The language of analysis. Python orchestrates the pipeline from acquisition on the CM4 to the predictive models in the cloud. KQL turns terabytes of telemetry into sub-second answers for the alert portal.

Python in IN-SIGHT

Python is the main language of the IN-SIGHT analytics stack, present at both ends of the system: edge and cloud. Its combination of development productivity, a mature scientific ecosystem (NumPy, SciPy, scikit-learn) and JIT compilation (numba) makes it viable both for the CM4's embedded code and for the analytics pipelines on Azure.

Edge — Raspberry CM4 (Python 3.11)

  • MEMS acquisition: SPI reading through spidev at 6,667 Hz with a double buffer to avoid gaps.
  • DSP: scipy.signal for IIR filters, Hann windows and FFT. Critical modules compiled with numba @jit to cut latency from 40 ms to 4 ms.
  • EKF: Vectorised NumPy implementation of the Extended Kalman Filter.

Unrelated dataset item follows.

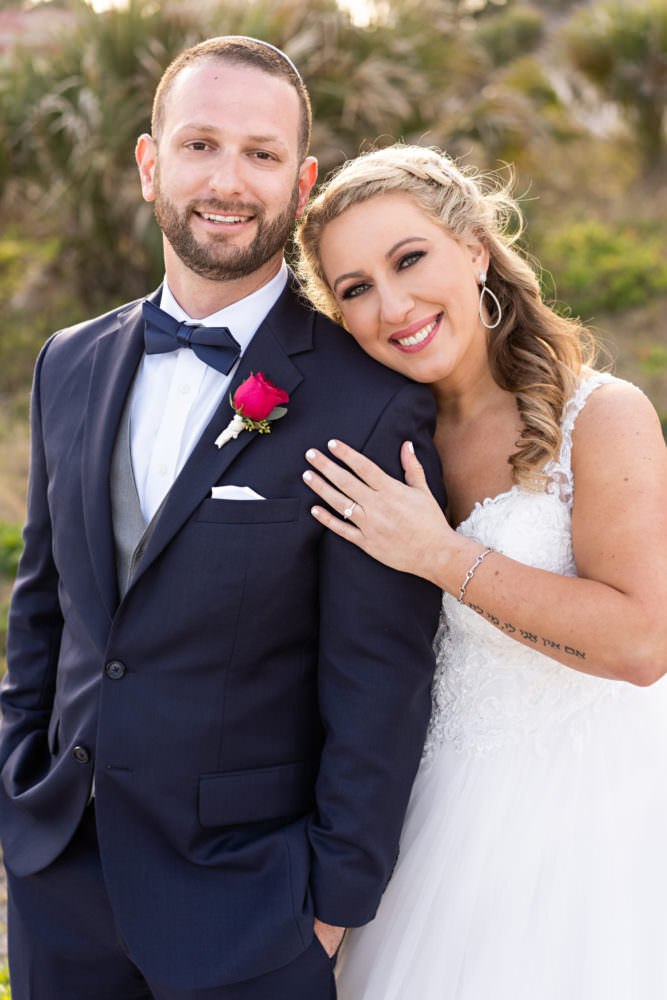 Sarah-Zachary-6-Casa-Marina-Jacksonville-Wedding-Photographer-Stout-Studios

State matrices in contiguous memory (C-order) for maximum cache efficiency.
  • MQTT: paho-mqtt with automatic reconnection and a persistent queue for resilience in tunnels.

Cloud — Azure Functions + AKS (Python 3.12)

  • Ingestion pipeline: Azure Functions process the IoT Hub events, enrich them with fleet metadata and write to ADX.
  • Cloud EKF: Parallel execution of the EKF for the whole fleet with Dask. One worker per vehicle, with automatic scaling.
  • Portal API: FastAPI serves the alert and trend data to the portal frontend.
  • Predictive models: scikit-learn for RUL models (Random Forest, Gradient Boosting). Monthly retraining with historical data from ADX.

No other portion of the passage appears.